Webinar Poll ResultsStarting with data privacy, they stressed that companies managing any kind of European data must comply with the EU Data Directive, which states that personal data should not be processed at all unless certain conditions are met. It is based on seven principles:

  • Notice
  • Purpose
  • Consent
  • Security
  • Disclosure
  • Access
  • Accountability

“How do you ensure compliance?” Honomichl asked. ”Follow the seven principles. If you do that, you’re in good shape. And you have to be able to prove that you followed them, not just in policy but also in process.”

She also emphasized encryption as a way to ensure data is secure from point to point across all levels.

“From a payroll perspective, we really consider any data that the employee has as confidential,” she said.

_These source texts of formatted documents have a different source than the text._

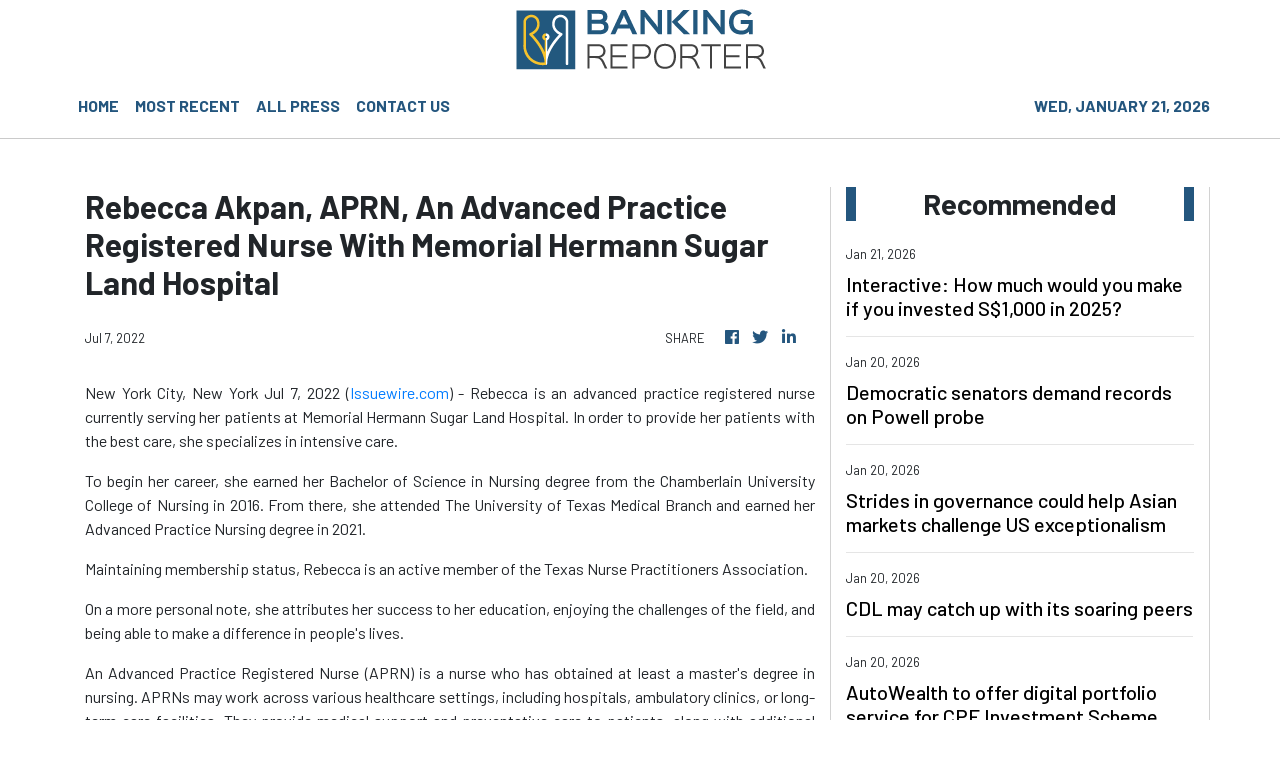

--- FILE ---
content_type: text/html
request_url: https://bankingreporter.com/news/rebecca-akpan-aprn-an-advanced-practice-registered-nurse-with-memorial-hermann-sugar-land-hospital/391434
body_size: 725
content:
<!DOCTYPE html>
<html lang="en">
  <head>
    <meta charset="utf-8" />
    <title>Banking Reporter - US Largest-Circulated Business News</title>
    <base href="/" />
    <meta
      name="description"
      content="Banking Reporter analyzes and gives a deeper understanding of the world of business to readers no matter what business you’re in."
    />
    <meta name="viewport" content="width=device-width, initial-scale=1" />
    <meta property="og:title" content="Banking Reporter - US Largest-Circulated Business News" />
    <meta
      property="og:description"
      content="Banking Reporter analyzes and gives a deeper understanding of the world of business to readers no matter what business you’re in."
    />
    <meta property="og:image" content="assets/img/logo.png" />
    <meta property="article:publisher" content="Banking Reporter" />
    <meta property="article:author" content="Banking Reporter" />
    <meta property="twitter:card" content="summary" />
    <meta property="twitter:title" content="Banking Reporter - US Largest-Circulated Business News" />
    <meta
      property="twitter:description"
      content="Banking Reporter analyzes and gives a deeper understanding of the world of business to readers no matter what business you’re in."
    />
    <meta property="twitter:image" content="assets/img/logo.png" />

    <link rel="icon" type="image/x-icon" href="favicon.ico" />
    <!-- Global site tag (gtag.js) - Google Analytics -->
    <script async src="https://www.googletagmanager.com/gtag/js?id=UA-93857607-13"></script>
    <script>
      window.dataLayer = window.dataLayer || [];
      function gtag() {
        dataLayer.push(arguments);
      }
      gtag('js', new Date());
      gtag('config', 'UA-93857607-13');
    </script>
  <link rel="stylesheet" href="styles.d7a48acfe88f925929d3.css"></head>
  <body>
    <app-root></app-root>
  <script src="runtime-es2015.fa673e5b4ecdb72dcdd4.js" type="module"></script><script src="runtime-es5.fa673e5b4ecdb72dcdd4.js" nomodule defer></script><script src="polyfills-es5.1a3c78b07cd6f16c6e9a.js" nomodule defer></script><script src="polyfills-es2015.1f913f16a2d346cc8bdc.js" type="module"></script><script src="scripts.b2079027c2b6031ad064.js" defer></script><script src="main-es2015.7da067bdd6d76d1312fd.js" type="module"></script><script src="main-es5.7da067bdd6d76d1312fd.js" nomodule defer></script></body>
</html>
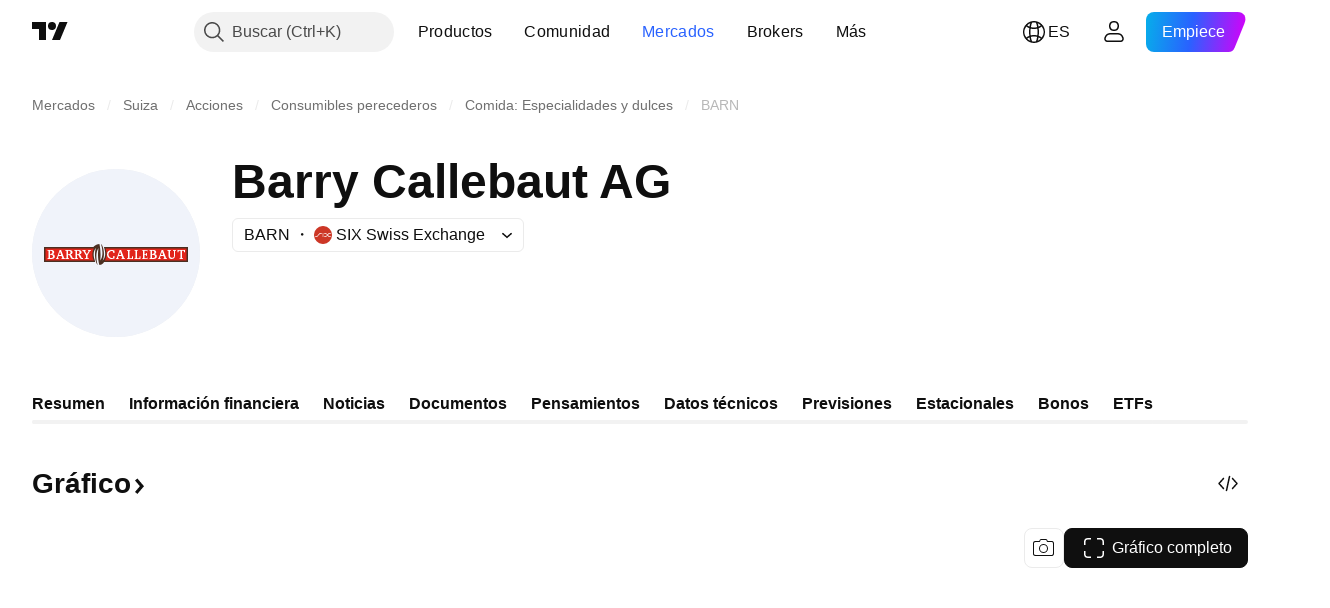

--- FILE ---
content_type: text/css; charset=utf-8
request_url: https://static.tradingview.com/static/bundles/10930.1ae4e60f075fe195a03e.css
body_size: -55
content:
.section-erXD6bFb{margin-bottom:var(--cms-page-section-margin-bottom,var(--v-rhythm-spacing-3))}.section-erXD6bFb:first-child{margin-bottom:var(--cms-page-first-section-margin-bottom,var(--cms-page-section-margin-bottom,var(--v-rhythm-spacing-3)))}.section-erXD6bFb:last-child{margin-bottom:0}.widgets-erXD6bFb>:not(:last-child){margin-bottom:var(--cms-page-section-widgets-margin-bottom,var(--v-rhythm-spacing-4))}.widgets-erXD6bFb>:not(:last-child):first-child{margin-bottom:var(--cms-page-section-first-widgets-margin-bottom,var(--cms-page-section-widgets-margin-bottom,var(--v-rhythm-spacing-4)))}

--- FILE ---
content_type: image/svg+xml
request_url: https://s3-symbol-logo.tradingview.com/barry-callebaut-n.svg
body_size: 151
content:
<!-- by TradingView --><svg width="18" height="18" viewBox="0 0 18 18" xmlns="http://www.w3.org/2000/svg"><path fill="#F0F3FA" d="M0 0h18v18H0z"/><path d="M5 8.32C5 3.5 9 3 9 3c0 .01.5 2.53.5 5 0 2.48-.04 4.49-.04 4.49S11 10.69 11 8.07C11 5.46 10 3 10 3s1.82 2.2 1.75 5.44c-.07 2.77-.41 2.93-.75 4.19.92-.66 1.34-2.47 1.34-4.24S11.73 5 11.73 5 13 6 13 9.68C13 14.5 9 15 9 15c0-.01-.5-2.53-.5-5 0-2.48.04-4.49.04-4.49S7 7.31 7 9.93C7 12.54 8 15 8 15s-1.82-2.2-1.75-5.44c.07-2.77.41-2.93.75-4.19-.92.66-1.34 2.47-1.34 4.24S6.27 13 6.27 13 5 12 5 8.32Z" fill="#4E2804"/></svg>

She also touched on the U.S.-EU Privacy Shield, which replaced Safe Harbor with stronger controls, and the Office of Foreign Assets Control (OFAC), a unit of the U.S. Treasury Department. Companies doing business globally must ensure that global personnel and foreign companies they conduct business with are not on OFAC's Specially Designated Nationals and Blocked Persons List.

Rubiano led the discussion on bribery, explaining that in many parts of the world bribery is commonplace and seen as an acceptable, albeit illegal, part of conducting business.

“That being said, local practices should not dictate or override global compliance standards,” she said, pointing to the U.S. Foreign Corrupt Practices Act and the UK Anti-Bribery Act as examples.

She also talked about a global shift into leveraging technology as governments see the need to streamline tax reporting and filing, receive data in real time, and reduce red tape and manual processes.

“We really want you to walk away today thinking about global accountability and global visibility, not just knowing your organization is locally compliant and locally being held accountable,” she said in conclusion. “Global compliance cannot be overlooked, and it often is.”

Nicole Smith, GPMI Director of Instructional Design and Learning Development, hosted the webinar, which is available On Demand.